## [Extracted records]
§ §

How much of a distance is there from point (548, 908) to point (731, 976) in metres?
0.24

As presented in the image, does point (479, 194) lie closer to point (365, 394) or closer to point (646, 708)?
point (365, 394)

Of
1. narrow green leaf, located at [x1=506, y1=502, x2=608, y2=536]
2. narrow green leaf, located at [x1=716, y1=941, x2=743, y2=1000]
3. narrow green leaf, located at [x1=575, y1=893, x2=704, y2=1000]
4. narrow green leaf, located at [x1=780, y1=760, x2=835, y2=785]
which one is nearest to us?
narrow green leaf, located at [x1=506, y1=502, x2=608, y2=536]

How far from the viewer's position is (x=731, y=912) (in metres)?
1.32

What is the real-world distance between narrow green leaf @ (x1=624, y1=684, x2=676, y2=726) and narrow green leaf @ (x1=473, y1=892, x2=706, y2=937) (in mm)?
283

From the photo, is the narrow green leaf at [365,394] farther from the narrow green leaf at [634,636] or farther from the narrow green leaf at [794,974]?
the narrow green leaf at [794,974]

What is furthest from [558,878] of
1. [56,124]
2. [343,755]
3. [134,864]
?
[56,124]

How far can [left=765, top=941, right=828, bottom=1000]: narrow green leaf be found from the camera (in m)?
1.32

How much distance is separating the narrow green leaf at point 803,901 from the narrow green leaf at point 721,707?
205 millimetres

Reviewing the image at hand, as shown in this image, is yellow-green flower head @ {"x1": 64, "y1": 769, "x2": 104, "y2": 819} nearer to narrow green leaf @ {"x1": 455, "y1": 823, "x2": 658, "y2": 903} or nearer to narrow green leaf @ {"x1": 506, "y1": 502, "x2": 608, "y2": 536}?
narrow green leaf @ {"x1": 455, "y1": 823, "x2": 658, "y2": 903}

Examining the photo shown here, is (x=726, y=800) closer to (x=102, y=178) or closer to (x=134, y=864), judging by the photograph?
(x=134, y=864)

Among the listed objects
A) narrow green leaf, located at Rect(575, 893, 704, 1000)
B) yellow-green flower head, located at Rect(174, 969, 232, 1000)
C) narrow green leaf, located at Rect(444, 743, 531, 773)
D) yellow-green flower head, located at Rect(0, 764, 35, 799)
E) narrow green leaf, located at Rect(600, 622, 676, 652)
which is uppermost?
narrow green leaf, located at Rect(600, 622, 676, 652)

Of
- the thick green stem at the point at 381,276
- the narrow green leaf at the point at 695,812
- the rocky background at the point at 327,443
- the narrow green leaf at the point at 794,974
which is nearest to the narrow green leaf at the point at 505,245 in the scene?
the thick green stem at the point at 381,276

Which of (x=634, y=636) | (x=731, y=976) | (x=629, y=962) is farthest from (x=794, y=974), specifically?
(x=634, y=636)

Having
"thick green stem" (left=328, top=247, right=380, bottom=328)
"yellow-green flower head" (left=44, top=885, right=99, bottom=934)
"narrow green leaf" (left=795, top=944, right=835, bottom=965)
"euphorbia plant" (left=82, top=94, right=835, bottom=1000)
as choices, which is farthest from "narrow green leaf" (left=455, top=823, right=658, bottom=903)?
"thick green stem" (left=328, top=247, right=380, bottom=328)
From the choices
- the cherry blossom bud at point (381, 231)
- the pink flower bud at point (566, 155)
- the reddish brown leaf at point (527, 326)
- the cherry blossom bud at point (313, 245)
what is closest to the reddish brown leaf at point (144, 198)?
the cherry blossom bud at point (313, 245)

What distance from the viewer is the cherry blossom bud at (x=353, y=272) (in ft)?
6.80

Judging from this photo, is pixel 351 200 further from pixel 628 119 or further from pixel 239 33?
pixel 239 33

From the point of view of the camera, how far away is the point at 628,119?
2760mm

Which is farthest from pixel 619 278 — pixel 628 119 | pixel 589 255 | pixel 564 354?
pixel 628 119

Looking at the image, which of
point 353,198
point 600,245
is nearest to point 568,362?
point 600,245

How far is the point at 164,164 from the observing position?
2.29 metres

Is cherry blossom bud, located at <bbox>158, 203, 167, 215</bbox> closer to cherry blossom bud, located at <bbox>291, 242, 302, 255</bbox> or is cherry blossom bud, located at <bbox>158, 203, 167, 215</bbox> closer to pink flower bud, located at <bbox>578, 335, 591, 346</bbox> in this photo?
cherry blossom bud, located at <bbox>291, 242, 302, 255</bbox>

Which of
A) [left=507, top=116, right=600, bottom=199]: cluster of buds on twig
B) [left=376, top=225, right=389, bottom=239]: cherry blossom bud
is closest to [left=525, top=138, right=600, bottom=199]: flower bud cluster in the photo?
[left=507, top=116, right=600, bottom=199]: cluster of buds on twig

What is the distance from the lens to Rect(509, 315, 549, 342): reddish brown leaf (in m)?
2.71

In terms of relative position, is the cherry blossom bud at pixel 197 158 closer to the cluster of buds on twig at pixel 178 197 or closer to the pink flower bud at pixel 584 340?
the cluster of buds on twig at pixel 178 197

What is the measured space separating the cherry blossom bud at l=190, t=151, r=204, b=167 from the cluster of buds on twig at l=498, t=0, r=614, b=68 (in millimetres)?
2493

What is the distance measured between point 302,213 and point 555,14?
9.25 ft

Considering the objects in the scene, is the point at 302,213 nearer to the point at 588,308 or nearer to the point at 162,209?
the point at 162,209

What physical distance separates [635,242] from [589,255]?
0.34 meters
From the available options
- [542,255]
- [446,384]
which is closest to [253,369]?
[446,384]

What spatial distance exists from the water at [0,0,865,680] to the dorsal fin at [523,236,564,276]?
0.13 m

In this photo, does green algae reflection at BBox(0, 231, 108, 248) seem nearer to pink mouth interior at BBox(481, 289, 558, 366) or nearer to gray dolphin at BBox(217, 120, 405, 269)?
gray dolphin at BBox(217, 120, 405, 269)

§ §

## [Brief]
Reproduce the material verbatim, from its first line down to and including the line that contains "205 millimetres".

## [Task result]
How much of a distance is there from point (548, 908) to point (731, 976) in metres?
0.24

As presented in the image, does point (479, 194) lie closer to point (365, 394) or closer to point (646, 708)?
point (365, 394)

Of
1. narrow green leaf, located at [x1=506, y1=502, x2=608, y2=536]
2. narrow green leaf, located at [x1=716, y1=941, x2=743, y2=1000]
3. narrow green leaf, located at [x1=575, y1=893, x2=704, y2=1000]
4. narrow green leaf, located at [x1=780, y1=760, x2=835, y2=785]
which one is nearest to us?
narrow green leaf, located at [x1=506, y1=502, x2=608, y2=536]

How far from the viewer's position is (x=731, y=912) (in metres)?
1.32

What is the real-world distance between narrow green leaf @ (x1=624, y1=684, x2=676, y2=726) and narrow green leaf @ (x1=473, y1=892, x2=706, y2=937) (in mm)?
283

From the photo, is the narrow green leaf at [365,394] farther from the narrow green leaf at [634,636] or farther from the narrow green leaf at [794,974]?
the narrow green leaf at [794,974]

What is furthest from [558,878] of
1. [56,124]
2. [343,755]
3. [134,864]
?
[56,124]

How far can [left=765, top=941, right=828, bottom=1000]: narrow green leaf be found from the camera (in m)?
1.32

How much distance is separating the narrow green leaf at point 803,901 from the narrow green leaf at point 721,707?
205 millimetres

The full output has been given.